The students and I talked current events today in my Web Publishing and Design class, and the chit chat wasn’t about the Super Bowl or Super Duper Tuesday. It was about Microsoft’s bid for Yahoo and what that could mean for all of us.
One among them knew that Google’s CEO reportedly called Yahoo’s CEO to offer help in the battle, as Reuters reported here.
For some context and food for thought, I screened the short Flash movie Epic 2015 for the class, and we talked more about mergers and the media and the future of journalism. (Note to the creators — it needs updating again!)
I was surprised again at how many elements of that movie have become routine parts of our everyday lives, and tickled that it seemed to anticipate something Twitter-like, even though it saw Friendster and not Facebook.
Some of the students said the movie left them depressed, just as it had been a downer for my print journalist friends when I first showed them Epic 2014 back in 2004, and the remake in 2005.
But I think perhaps the movie doesn’t give adequate credit to the indomitable spirit that lives in all of us who can self-publish (for free!) to places like our blogs, YouTube, Flickr, Twitter, and wherever.
So here is why I am smiling, and thank you Laughing Squid, for pulling it together:
In response to Microsoft’s hostile acquisition bid for Yahoo, many Flickr users are expressing concern for what might happen if Microsoft is successful.

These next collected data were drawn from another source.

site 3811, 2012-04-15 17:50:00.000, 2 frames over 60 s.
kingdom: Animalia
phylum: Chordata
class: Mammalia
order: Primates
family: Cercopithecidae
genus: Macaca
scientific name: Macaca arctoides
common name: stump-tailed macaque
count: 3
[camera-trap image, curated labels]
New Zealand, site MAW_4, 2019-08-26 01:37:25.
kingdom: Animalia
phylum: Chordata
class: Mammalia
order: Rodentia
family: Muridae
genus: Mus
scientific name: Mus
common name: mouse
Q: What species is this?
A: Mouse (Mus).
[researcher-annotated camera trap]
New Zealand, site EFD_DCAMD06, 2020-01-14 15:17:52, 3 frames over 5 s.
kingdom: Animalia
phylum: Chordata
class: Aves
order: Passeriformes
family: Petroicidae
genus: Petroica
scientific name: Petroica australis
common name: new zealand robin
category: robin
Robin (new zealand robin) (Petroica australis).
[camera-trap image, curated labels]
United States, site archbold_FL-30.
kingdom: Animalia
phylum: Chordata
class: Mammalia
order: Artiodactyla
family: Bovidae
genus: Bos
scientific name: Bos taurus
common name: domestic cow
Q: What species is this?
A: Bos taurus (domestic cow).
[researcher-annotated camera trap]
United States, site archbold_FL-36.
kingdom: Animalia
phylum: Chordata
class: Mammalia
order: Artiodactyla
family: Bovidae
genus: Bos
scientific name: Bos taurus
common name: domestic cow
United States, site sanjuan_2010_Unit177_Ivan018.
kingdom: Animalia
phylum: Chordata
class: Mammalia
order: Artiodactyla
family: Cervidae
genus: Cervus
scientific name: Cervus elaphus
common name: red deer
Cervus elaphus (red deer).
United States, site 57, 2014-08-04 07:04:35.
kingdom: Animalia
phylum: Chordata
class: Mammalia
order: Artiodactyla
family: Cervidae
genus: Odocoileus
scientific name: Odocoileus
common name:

They have even created a Flickr Group to address this issue, Microsoft: Keep Your Evil Grubby Hands Off Of Our Flickr, complete with photo pool of MS/Flickr takeover images, including some that envision what a Flickr website re-design might look like with Microsoft at the controls.
They are using the system to fight the system — as it should be.
I’d like to think that somewhere, Saul Alinksy is smiling upon them.